Within months, preachers would be finding excuses for not preaching from the Constitution. They already are afraid to preach many of the texts of the Bible. How many preachers shy away from difficult texts?
How many preachers will preach Leviticus 18:22, “You shall not lie with a male as with a woman; it is an abomination,” but never will mention Leviticus 19:33-34 – “When an alien resides with you in your land, you shall not oppress the alien. The alien who resides with you shall be to you as the citizen among you; you shall love the alien as yourself, for you were aliens in the land of Egypt: I am the Lord your God.”

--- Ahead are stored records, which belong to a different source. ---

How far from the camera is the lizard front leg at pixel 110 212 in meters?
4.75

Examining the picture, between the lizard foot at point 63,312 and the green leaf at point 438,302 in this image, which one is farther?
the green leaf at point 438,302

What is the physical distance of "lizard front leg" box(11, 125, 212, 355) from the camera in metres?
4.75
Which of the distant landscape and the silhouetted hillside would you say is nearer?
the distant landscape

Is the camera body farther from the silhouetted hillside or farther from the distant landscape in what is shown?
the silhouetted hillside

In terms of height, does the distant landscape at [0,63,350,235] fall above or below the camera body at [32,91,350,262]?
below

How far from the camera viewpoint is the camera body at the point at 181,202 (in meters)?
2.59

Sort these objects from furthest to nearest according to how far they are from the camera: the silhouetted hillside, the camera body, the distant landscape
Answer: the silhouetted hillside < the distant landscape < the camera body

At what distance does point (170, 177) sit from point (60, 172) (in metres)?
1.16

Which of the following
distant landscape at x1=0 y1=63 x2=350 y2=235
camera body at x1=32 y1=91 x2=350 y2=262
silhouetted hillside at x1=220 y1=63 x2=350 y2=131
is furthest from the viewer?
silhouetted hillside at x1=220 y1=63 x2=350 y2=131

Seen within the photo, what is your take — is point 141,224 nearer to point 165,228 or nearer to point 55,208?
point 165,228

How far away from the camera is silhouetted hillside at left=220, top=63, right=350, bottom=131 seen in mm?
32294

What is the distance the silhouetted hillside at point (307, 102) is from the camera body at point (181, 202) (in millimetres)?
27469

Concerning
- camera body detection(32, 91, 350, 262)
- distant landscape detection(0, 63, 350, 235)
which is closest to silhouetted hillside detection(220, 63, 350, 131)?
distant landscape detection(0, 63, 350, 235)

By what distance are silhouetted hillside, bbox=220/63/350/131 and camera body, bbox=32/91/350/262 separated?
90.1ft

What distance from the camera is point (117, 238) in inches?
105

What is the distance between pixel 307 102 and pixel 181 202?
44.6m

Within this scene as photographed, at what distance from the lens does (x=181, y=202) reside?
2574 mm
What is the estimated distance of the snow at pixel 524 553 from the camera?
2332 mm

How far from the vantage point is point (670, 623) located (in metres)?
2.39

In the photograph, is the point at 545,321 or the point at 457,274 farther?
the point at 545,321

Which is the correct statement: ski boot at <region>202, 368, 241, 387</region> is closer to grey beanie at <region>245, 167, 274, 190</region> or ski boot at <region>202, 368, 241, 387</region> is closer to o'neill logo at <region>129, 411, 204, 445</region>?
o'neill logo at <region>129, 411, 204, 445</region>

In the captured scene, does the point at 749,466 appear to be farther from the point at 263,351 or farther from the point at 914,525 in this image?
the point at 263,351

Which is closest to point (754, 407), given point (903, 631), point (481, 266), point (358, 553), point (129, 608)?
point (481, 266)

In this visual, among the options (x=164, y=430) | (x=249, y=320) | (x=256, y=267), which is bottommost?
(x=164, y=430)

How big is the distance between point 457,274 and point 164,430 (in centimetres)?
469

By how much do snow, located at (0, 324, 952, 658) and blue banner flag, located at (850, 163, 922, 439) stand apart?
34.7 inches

How many preachers are quoting the imprecatory psalm as a prayer against President Biden: “May his days be few; may another seize his position. May his children be orphans, and his wife a widow” (Psalm 109:8-9), but never bother with the teaching of Jesus: “Love your enemies and pray for those who persecute you, so that you may be children of your Father in heaven; for he makes his sun rise on the evil and on the good, and sends rain on the righteous and on the unrighteous” (Matthew 5:44-45).
Flynn should be dismissed from the pulpit and not allowed within 50 yards of one again. He’s no preacher; he’s a false prophet dressed in the robes of self-righteousness. Preachers should keep struggling with biblical texts and preach the gospel with boldness.
The Christian faith has only one book — the Bible. The Bible is not some old book that needs propping up by other documents. Christians do not go tearing through pages of the Constitution to know the will of God. The Bible is still a light unto our path.
That a retired U.S. Army general would include the Constitution as a preaching text means some people no longer understand the nature of idolatry. The “preaching” of Flynn is not Christian preaching. Flynn’s Christianity turns out not to be Christian. It is one more glaring example of the failure of the church to stand against the powers and the principalities of secular politics.
General Flynn should do a lecture tour on subjects like “Counter-Terrorism Strategies,” or “How to Secure a Presidential Pardon.” He should stay out of the preaching business.
Rodney W. Kennedy serves as interim pastor of Emmanuel Freiden Federated Church in Schenectady, N.Y. He is the author of nine books, including the newly released The Immaculate Mistake, about how evangelical Christians gave birth to Donald Trump.